Meteen bij binnenkomst valt het wandkleed “It takes a village” van Yamuna Forzani op. Voor dit werk, gemaakt in samenwerking met het TextielLab van het TextielMuseum, gebruikte de kunstenaar de 3D double jersey jacquard brei-techniek met biologische katoen, acryl en gerecyclede viscose. Het kleed toont een kleurrijke queer gemeenschap en benadrukt de waarde van gekozen familie en onderlinge solidariteit. Forzani gebruikt textiel als medium om verbinding, inclusiviteit en queer identiteit te verbeelden.
In de woonkamer speelt Célio Braga in op thema’s als verbondenheid, verlies en verzet binnen de LHBTQIA+ gemeenschap, waarbij textiel als medium en metafoor een centrale rol speelt. In de slaapkamer hangt een quilt uit 1997, gemaakt door de Brabantse HIV Vereniging; elke lap een herinnering, elk stukje stof een gezicht.

Het krachtige “Black Lover II” van Harry Boom (1945 – 1995) maakt deel uit van de textielcollectie van het TextielMuseum en werd eerder getoond in de context van de tentoonstelling rond Magdalena Abakanowicz, van wie hij leerling was. Boom gebruikte sterke materialen zoals geteerd zeildoek en sisal, gecombineerd met gobelintechniek, appliqué en borduurwerk. Zijn abstracte en geometrische werk behandelt thema’s van menselijke verbondenheid, afstand, relaties en emoties, waarbij hij zijn multidisciplinaire praktijk als beeldhouwer, keramist en textielkunstenaar tot uitdrukking brengt.

Ook anderen spreken via draad en vezel. Walter Van Beirendonck laat in zijn vloerkleed “Silent Secrets”, opgebouwd uit zelfportretten, zijn binnenwereld zien: draden als zinnen, steken als ademhaling. Zijn werk laat voelen hoe kwetsbaarheid en kracht in hetzelfde weefsel kunnen bestaan. Ada Maricia Patterson breidt in “Might this dead end be livable?” het leven uit tot iets dat oceaan en mens verbindt: een netwerk van gebreide zeesterren die verwijzen naar regeneratie en veerkracht, maar ook naar gemeenschap en ecologische kwetsbaarheid. Zo weeft ze transzijn en queer identiteit samen met de ritmes van de aarde – in een ademende installatie van draad en licht.

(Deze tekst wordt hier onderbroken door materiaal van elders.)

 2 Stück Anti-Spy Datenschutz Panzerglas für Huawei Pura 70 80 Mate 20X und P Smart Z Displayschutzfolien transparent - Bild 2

“Secret Gardens” van Damien Ajavon, eveneens geproduceerd in het TextielLab, is dan weer uitgesproken rock & roll. Althans, dat is mijn eerste indruk. Het doet denken aan de performance-achtige bands van toen – Virgin Prunes bijvoorbeeld, de grillige tegenhangers van U2 uit dezelfde Dublin-scene, die hun concerten eerder als rituelen opvoerden dan als optredens. En, in een ander tijdperk, aan het bevreemdende universum van Fever Ray – het soloproject van Karin Dreijer (bekend van The Knife), waar stemmen, licht en lichaam samensmelten tot een expressie van identiteit die even kwetsbaar als ongrijpbaar is. Bij Ajavon lijkt die intensiteit in kleur, vorm en textuur te resoneren: een visuele performance zonder geluid, maar met dezelfde geladen atmosfeer.

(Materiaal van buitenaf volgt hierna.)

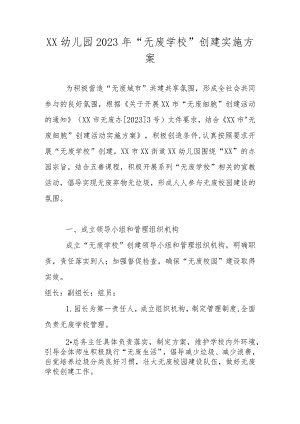 幼儿园2023年关于“无废学校”创建实施方案.docx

Het overheersende gevoel is dat hier niets gemaakt lijkt, maar ontstaan is. De samenstelling ruikt naar samenwerking, naar mensen die materiaal serieus nemen. De vormgeving van Renée Mes en Laura Schurink echoot die aanpak: ruwe, vrolijke, gelaagde ruimtes, gevuld met symbolen en grapjes uit queer cultuur. Wie ze begrijpt, glimlacht. Wie ze mist, grijpt het “Queer ABC” dat bij de ingang klaarligt.
“Haus of fibre” is geen show. Het is een ademhaling in textiel. Een herinnering aan hoe zacht krachtig kan zijn – en hoe iets dat met de hand gemaakt is, langer standhoudt dan het meeste lawaai daarbuiten.
“Haus of fibre” is te zien tot en met 15 maart 2026. Voor wie binnenstapt, is het huis niet zomaar een plek, maar een gevoel, zoals het TextielMuseum zegt: van thuiskomen in zachtheid en trots. Daar mag ook radicaliteit aan worden toegevoegd. Een radicaliteit die spreekt van vrijheid, van dwars tegen alle opgeworpen blokkades in opkomen voor eigen identiteit.
Misschien is thuiskomen niet terugkeren, maar iets opnieuw durven aanraken.